Did any sub-Saharan African cultures developed writing?

I read some time ago that the Asante had no writing system of their own, and that their government had to hire Arabic scholars to keep records for them. But what about the great older building and trading cultures, like Great Zimbabwe, medieval Ghana, Aksum, and Songhay? Did they have their own writing systems? If so, has any of their writing survived? If so, can modern scholars decipher it?

Meroe their writing is only partially deciphered

I don’t recall any writimng systems associasted with Great Zimbabwe (which could’ve helped settle the issue of who built it in the first place), and the Wiki article mentions nothing but stone structures:

There’s Tifinagh, used among the Tuaregs, though I’m not sure if that’s what the OP is looking for. More generally, the Arabic script was used for writing a number of trade languages, such as Hausa and Swahili, from a long way back.

I don’t think Meroe is sub-Saharan, judging from that map.

In general, as Jared Diamond points out in Guns, Germs, and Steel, very few cultures independently conceived of and created writing systems. Paradoxically, this is partly because writing is such an obvious advantage that it spreads easily. Many writing systems were either copied from neighbors or invented after seeing the advantages writing gave a neighbor, even in the Fertile Crescent and Europe.

Isolated societies of course didn’t have the advantage of neighbors to copy from. Some did indeed invent language from whole cloth, some didn’t.
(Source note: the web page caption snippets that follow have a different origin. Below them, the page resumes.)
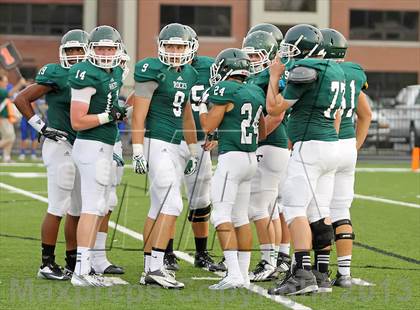 Thumbnail 1 in Highlands @ Trinity (Scrimmage) photogallery.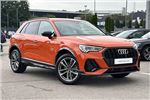 2022 Audi Q3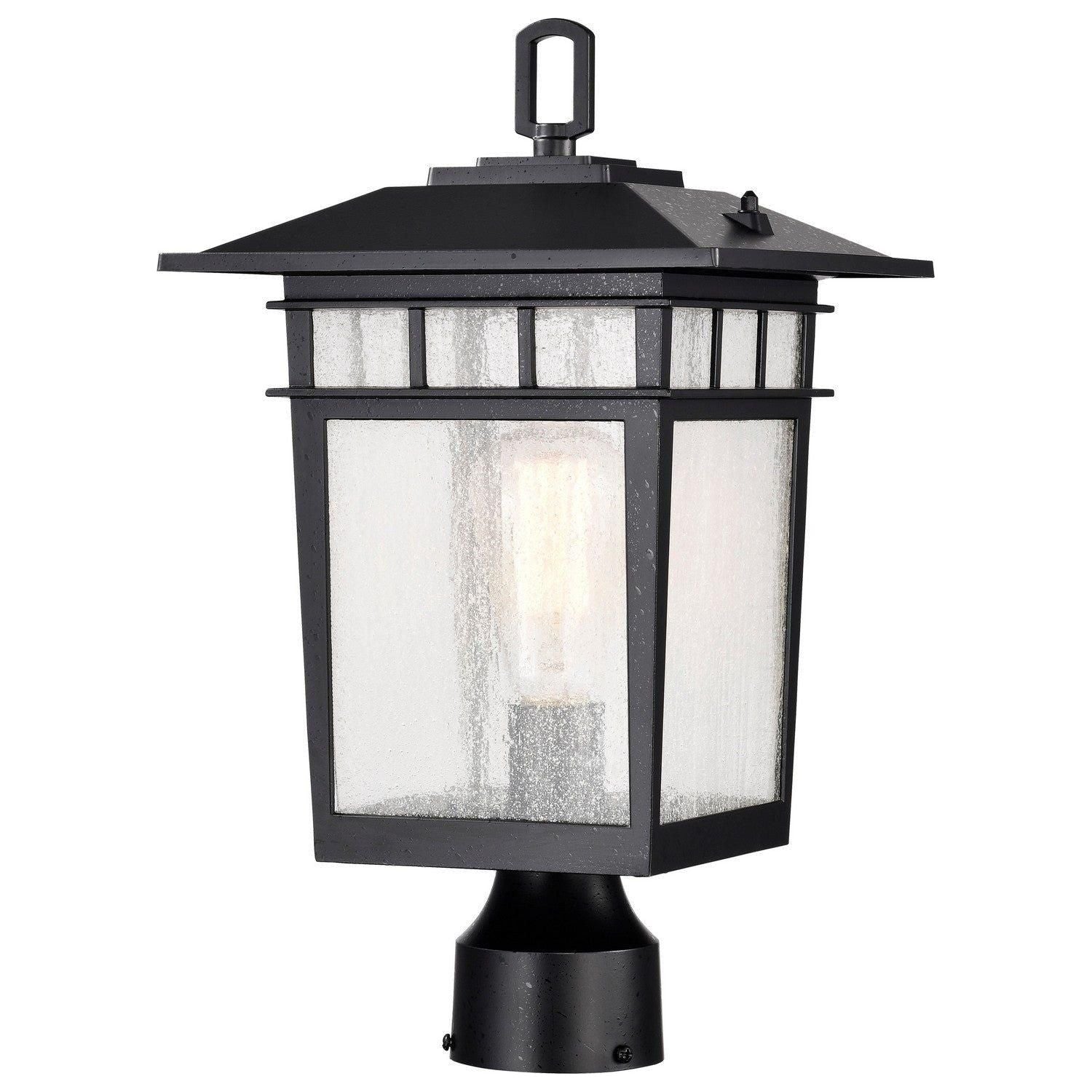 Nuvo Lighting - Cove Neck Outdoor Post Lantern - 60-5953 - Canada Light Shop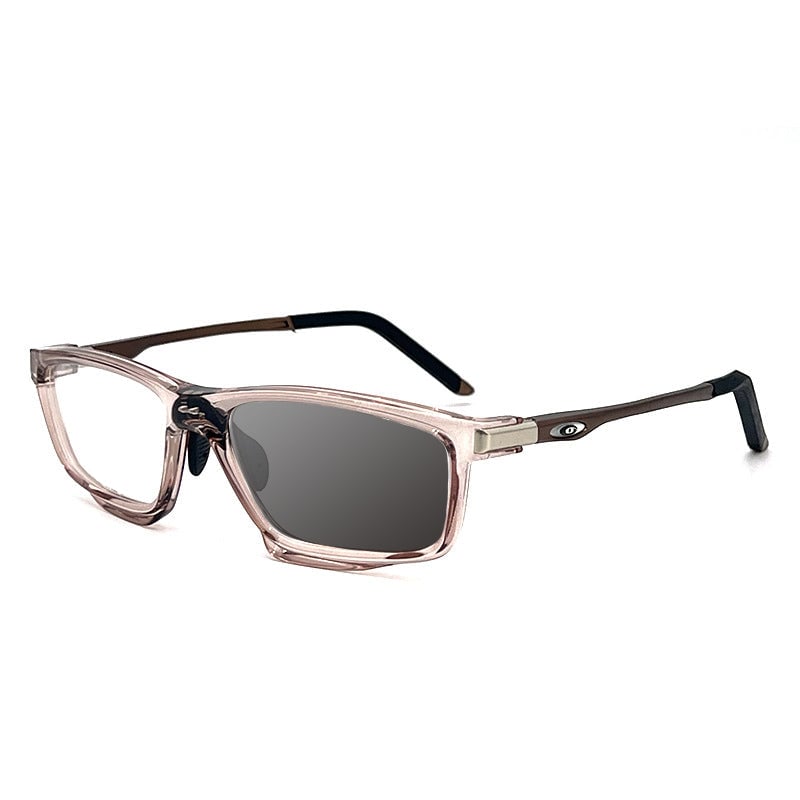 1+1 GRATIS | OptiSport™ | Sportliche Farbwechsel-Bifokal-Lesebrille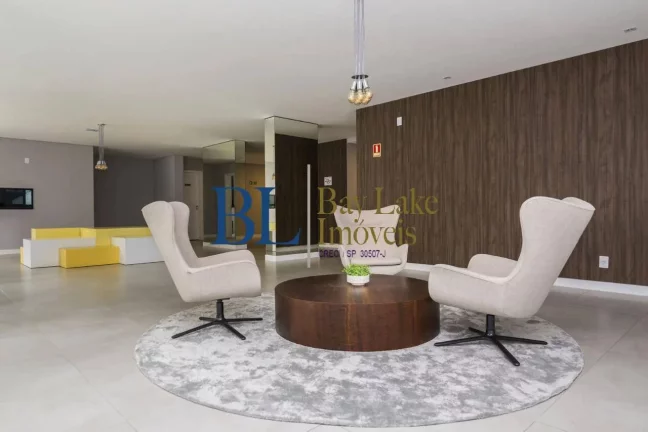 Imagem Apartamento À Venda Com 73M² Em Andar Alto!!Raizes Vila Matilde!!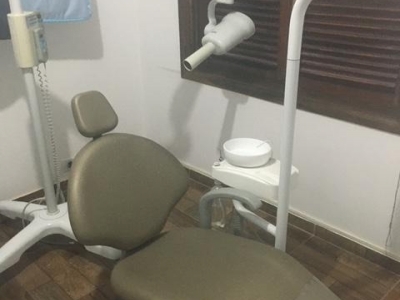 clinica de radiologia odontológica à venda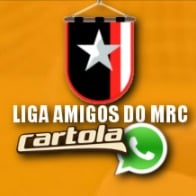 LIGA AMIGOS DO MRC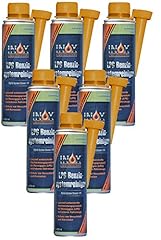 Inox lpg benzinsystemreiniger gebraucht kaufen  Wird an jeden Ort in Deutschland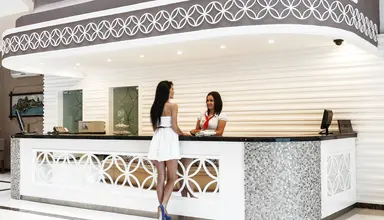 Galeri Resort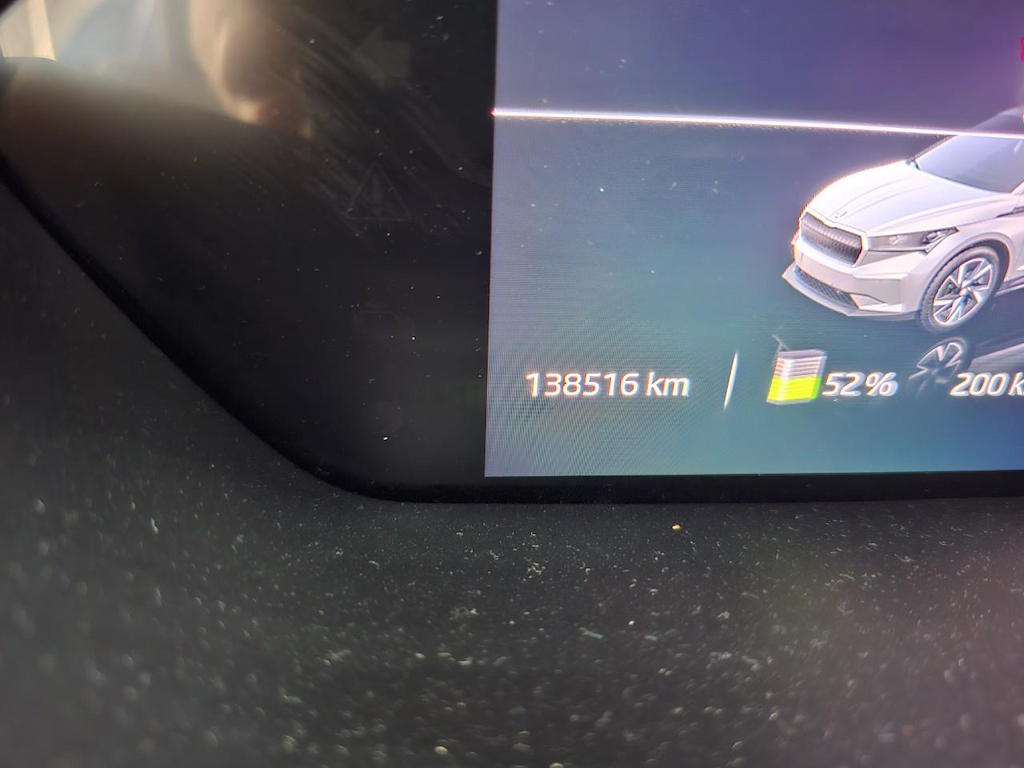 Foto 7 van Skoda Enyaq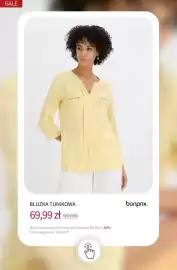 BonPrix katalog tydzień 26 Strona 5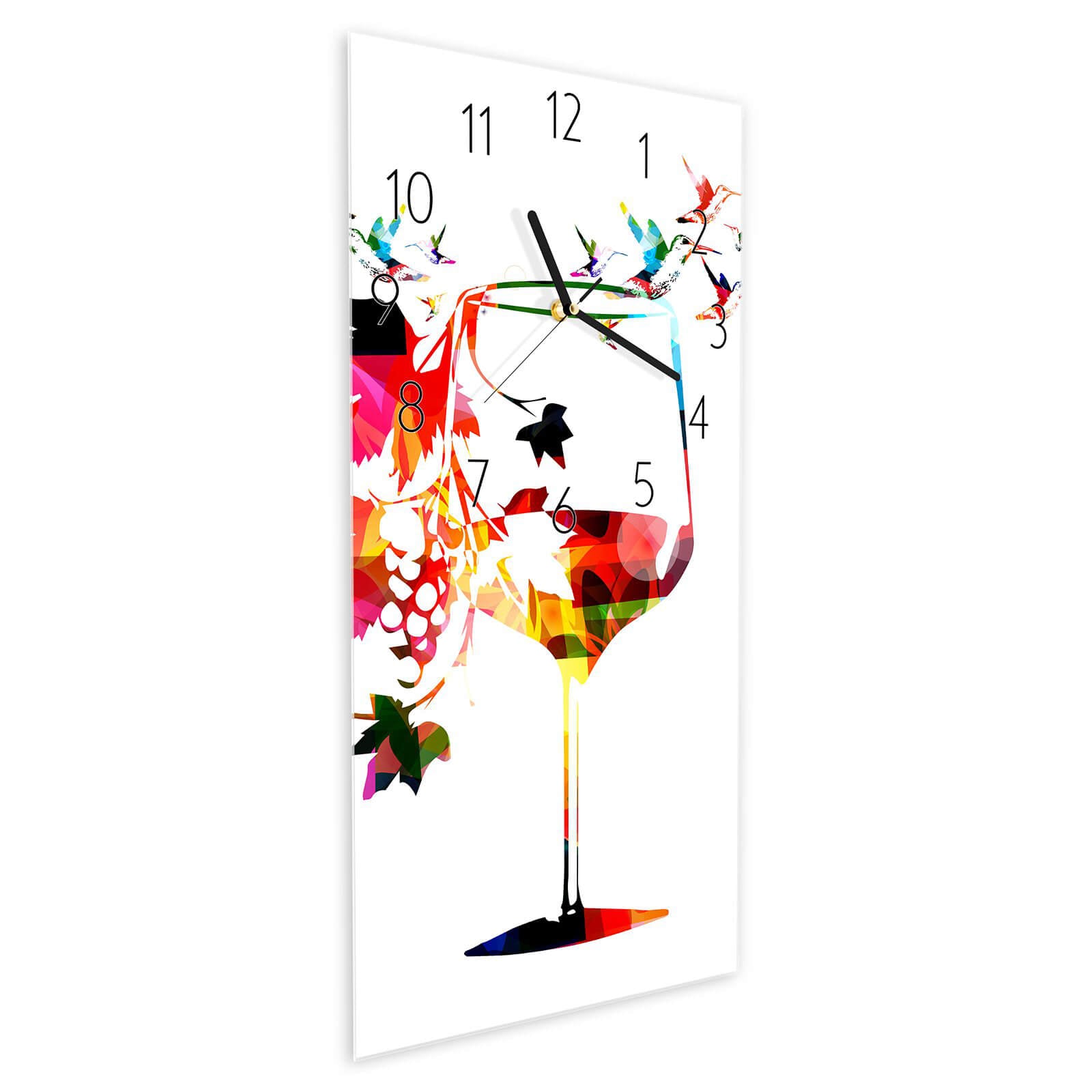 #ziffernblatt_elegant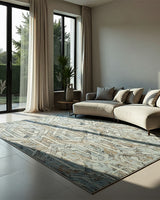 Geo Mirage Rug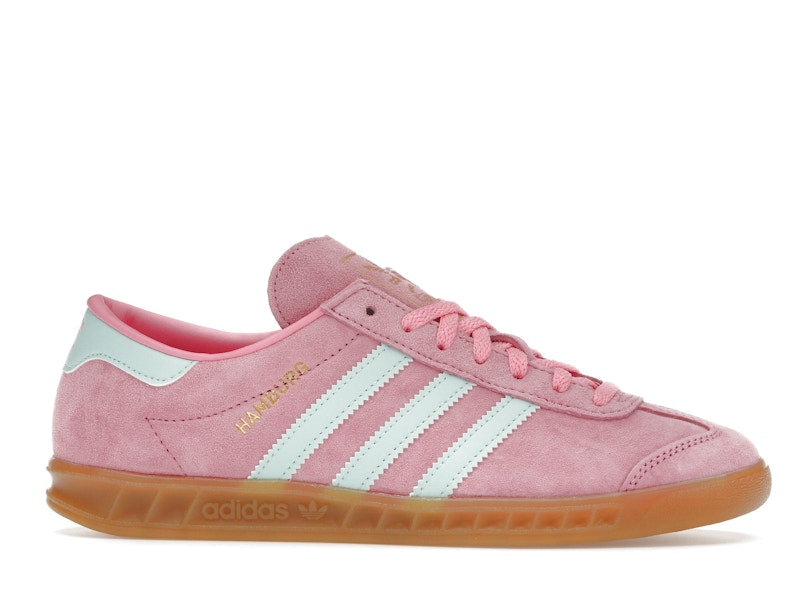 adidas Hamburg Bliss Pink (Women's)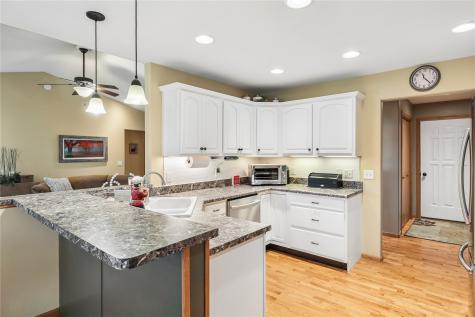509 Ridgeview Drive Atkins IA 52206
Sub-Saharan Africa is close enough and accessible enough from Egypt and the Fertile Crescent that the idea of writing could spread there relatively quickly and easily. As noted, some of the sub-Saharan cultures just adopted Arabic script rather than fiddle with making something new. For a good example of a writing system made up after seeing the advantage writing gave others, although it’s not African, see Cherokee .

Sailboat

And interestingly, one of the few written languages that actually sprang up in subsaharan Africa was apparently derived from Cherokee. I’m speaking of the Vai script of Liberia.

Does that count, with Egypt to the immediate north?

I think of the Tuaregs as being Saharan more than sub-Saharan. But the use of Arabic script for writing Hausa and Swahili seems like a perfectly legitimate example of sub-Saharan writing. After all, most European languages, including English, are written with an alphabet adopted from another language, and a dead one at that.

My next step has to be to read up on what cultures used this written Swahili and Hausa; any hints are appreciated.